A Designed Heme-[4Fe-4S] Metalloenzyme Catalyzes Sulfite Reduction Like the Native Enzyme

Abstract

Multi-electron redox reactions often require multi-cofactor metalloenzymes to facilitate coupled electron and proton movement, but it is challenging to design artificial enzymes to catalyze these important reactions due to their structural and functional complexity. We report a designed heteronuclear heme-[4Fe-4S] cofactor in cytochrome c peroxidase as a structural and functional model of the enzyme sulfite reductase. The initial model exhibits spectroscopic and ligand-binding properties of the native enzyme, and sulfite reduction activity was improved to be close to a native enzyme through rational tuning of the secondary sphere interactions around the [4Fe-4S] and the substrate-binding sites. By offering insight into the requirements for a demanding 6e^-/7H⁺ reaction that has so far eluded synthetic catalysts, this study provides strategies for designing highly functional multi-cofactor artificial enzymes.

One Sentence Summary:

A heteronuclear metal cofactor in a custom-picked protein scaffold can reduce sulfite through multiple electron and proton transfer steps.

Main Text

The presence of sulfite in the environment inhibits bioremediation of pervasive, toxic oxyanions such as (per)chlorate, arsenate, and nitrate (1) that are chemically challenging to reduce and have low binding affinity to transition metals. Bio-inspired artificial catalysts have been developed to reduce nitrate and perchlorate (2), but sulfite reduction remains inaccessible to synthetic catalysts. As a result, complete oxyanion remediation has so far only been accomplished through biofilms undergoing anaerobic respiration (3, 4).

$${\text{SO}}_3^{2-}+6{\text{e}}^{-}+7{\text{H}}^{+}\to {\text{HS}}^{-}+3{\text{H}}_2\text{O}$$ (1)

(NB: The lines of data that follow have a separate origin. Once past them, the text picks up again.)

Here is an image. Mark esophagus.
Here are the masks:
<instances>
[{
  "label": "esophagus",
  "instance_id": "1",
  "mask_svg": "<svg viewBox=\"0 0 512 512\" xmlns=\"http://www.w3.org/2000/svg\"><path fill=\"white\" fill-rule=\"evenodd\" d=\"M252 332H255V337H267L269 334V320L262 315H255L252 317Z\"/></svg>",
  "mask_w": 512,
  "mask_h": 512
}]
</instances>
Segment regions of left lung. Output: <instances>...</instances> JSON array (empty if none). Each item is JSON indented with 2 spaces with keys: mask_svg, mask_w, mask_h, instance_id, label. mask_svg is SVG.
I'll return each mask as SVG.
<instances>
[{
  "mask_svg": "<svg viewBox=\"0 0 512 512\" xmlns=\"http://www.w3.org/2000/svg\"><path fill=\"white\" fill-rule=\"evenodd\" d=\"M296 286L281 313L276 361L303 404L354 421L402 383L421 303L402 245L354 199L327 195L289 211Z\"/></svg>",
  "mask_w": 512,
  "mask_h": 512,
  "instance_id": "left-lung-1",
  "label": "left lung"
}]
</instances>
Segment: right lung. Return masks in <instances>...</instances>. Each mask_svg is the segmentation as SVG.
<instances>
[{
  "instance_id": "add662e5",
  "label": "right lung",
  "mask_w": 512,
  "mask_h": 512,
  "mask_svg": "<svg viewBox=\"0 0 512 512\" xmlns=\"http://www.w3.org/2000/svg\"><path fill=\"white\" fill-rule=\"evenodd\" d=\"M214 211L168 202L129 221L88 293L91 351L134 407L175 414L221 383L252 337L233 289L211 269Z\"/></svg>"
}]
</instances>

Sulfite reduction to sulfide (Eq. 1) is accomplished to completion by assimilatory sulfite reductase (SiR), which contains a structurally complex cofactor composed of a heme macrocycle (siroheme) and a cubane [4Fe-4S] cluster (5) bridged by a cysteine residue that serves as both the proximal ligand to the siroheme and a ligand to one Fe atom of the [4Fe-4S] cluster (Fig. 1). The [4Fe-4S] cluster is proposed to act as a “molecular battery” that facilitates electron transfer to the heme, enabling sequential 2e^- reduction (6), though the precise role it plays in catalysis and tuning siroheme reactivity is not understood. Two synthetic models of the heme-[4Fe-4S] cofactor have been reported, but lacked activity (7,8). These models did not include elements of the SiR substrate binding pocket, which is rich in positively charged residues thought to facilitate binding and protonation of the substrate concurrent with electron transfer and proposed to be required for activity (9, 10). Designing artificial enzymes that include mononuclear or homonuclear metal-binding sites has been successful in generating catalysts (11–17); though, rarely have designed enzymes recapitulated the complex heteronuclear metal centers responsible for multi-electron, multi-proton reactions. Here, we report success in replicating both structural and functional elements of SiR by designing a [4Fe-4S] cluster proximal to the heme center in cytochrome c peroxidase (CcP). By rationally building secondary sphere interactions in the metal- and substrate-binding sites, we increased the sulfite reductase activity of this artificial metalloenzyme to approach the activity of a native SiR.

Fig. 1.

Design of a [4Fe-4S] binding site in CcP to mimic the heme-[4Fe-4S] center in native SiR. From left to right: a search structure generated from the binding cavity of the [4Fe-4S] in the siroheme-[4Fe-4S] cofactor from the hemoprotein subunit of native E. coli SiR (PDB ID 2GEP) (9) was used to search the PDB for suitable hemoprotein scaffolds. Yeast CcP was identified as a suitable scaffold, and a binding site for a heme-[4Fe-4S] cofactor as designed by a combination of computational and rational design methods. The resulting computational model of the designed heme-[4Fe-4S] center in SiRCcP.1 is shown on the right, indicating the 3 Fe-coordinating Cys mutations and the H175C mutation to create a bridging Cys between the heme and [4Fe-4S] cofactors.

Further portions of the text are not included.